How do you find all zeros of #F(x)= x^3 -8x^2 +25x -26#?

1 Answer
Sep 19, 2015

Answer:

There are three solutions:
#x_0 = 2#
#x_1 = 3+2i#
#x_2 = 3-2i#

Explanation:

The rational root theorem tells us that rational roots to a polynomial equation with integer coefficients can be written in the form #p/q#, where #p# is a factor of the constant term and #q# is a factor of the leading coefficient.

The polynomial equation is #1*x^3 - 8x^2 + 25x - 26 = 0#.
The integer factors of the constant #-26# are #+-26, +-13,+-2,+-1#.
The integer factors of the leading coefficient #1# are #+-1#.

The rational solutions must therefore be among the following: #+-26/1, +-13/1, +-2/1, +-1/1#

Try each answer by substituting them into #x# in the equation until you find the solution. You will find that #x = 2# solves the equation. This is the first solution.

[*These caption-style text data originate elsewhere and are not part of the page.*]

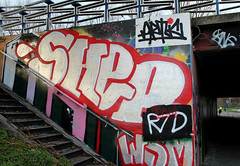 graffiti (wojofoto) Tags: streetart graffiti shep artic hof zaandam wojofoto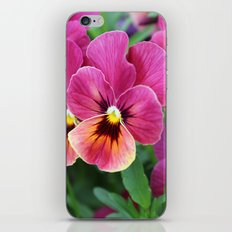 Pink Pansy Flower iPhone & iPod Skin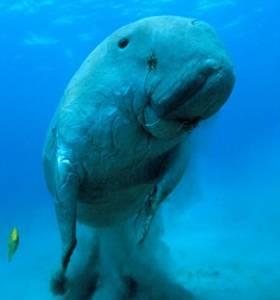 震驚!無法解釋!南極拍到30公尺高巨型人類!!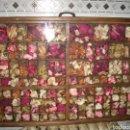 Antigüedades: GRAN VITRINA EXPOSITOR DE PLANTAS , 82 X 56 CM. Lote 152662757
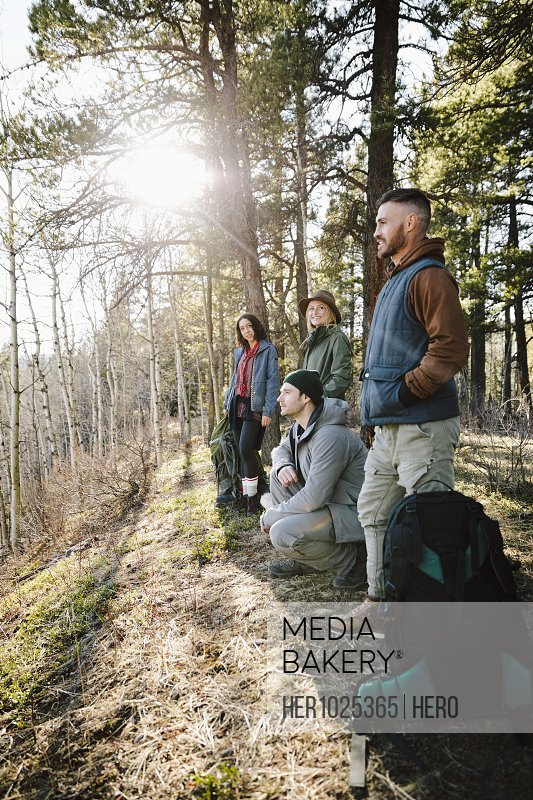 Friends hiking in sunny woods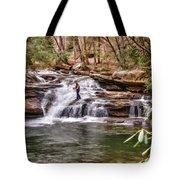 Fishing Mill Creek Falls In West Virginia Tote Bag by Dan Friend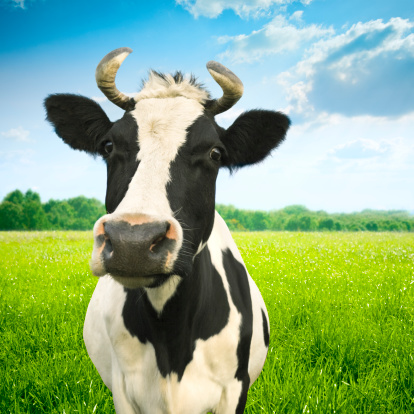 Horned「Portrait of cow on green idyllic pasture」:スマホ壁紙(6)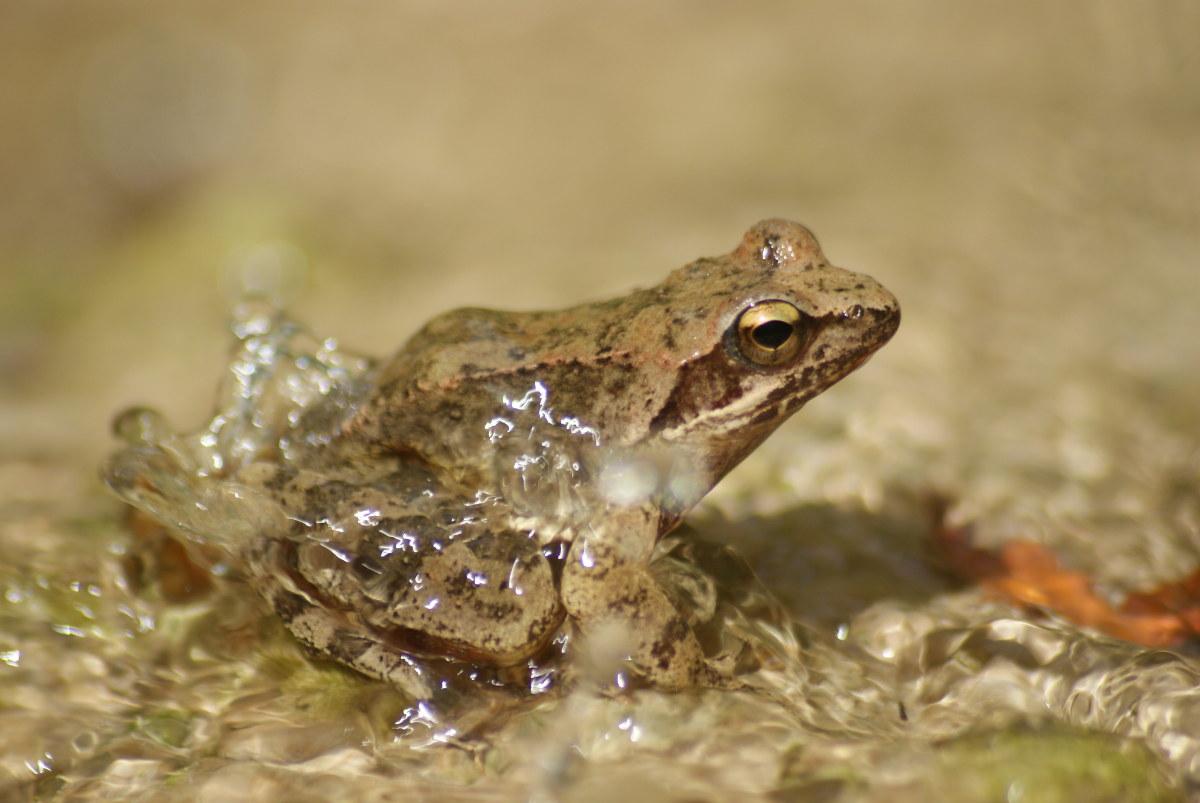 Frosch in Polilimnio (Peloponnes)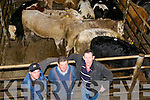 Listowel Mart: Attending the weanling and dairy sale at Lisyowel Mart on Wednesday were Jimmy Fitzmaurice, Listowel, Mike Joe Quilter, Lixnaw & denis O'Donnell, Listowel.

Now we know that #(x-2)# is a factor of the polynomial, meaning that #x^3 - 8x^2 + 25x - 26 = (x-2)*g(x)# where #g(x)# is some polynomial of a lower degree. Use polynomial division to find:

# g(x) = (x^3 - 8x^2 + 25x - 26) / (x-2)=x^2−6x+13 #

(Polynomial divison might need its own explanation for those who haven't learned it. If there's a separate Socratic thread on it, it should be linked here.)

With the factorized polynomial #(x-2)(x^2−6x+13) = 0#, now solve for #x# when #(x^2−6x+13) = 0#

A quadratic equation #ax^2+bx+c=0# can be solved using the quadratic formula: #x = (-b+- sqrt(b^2 -4ac))/(2a)#.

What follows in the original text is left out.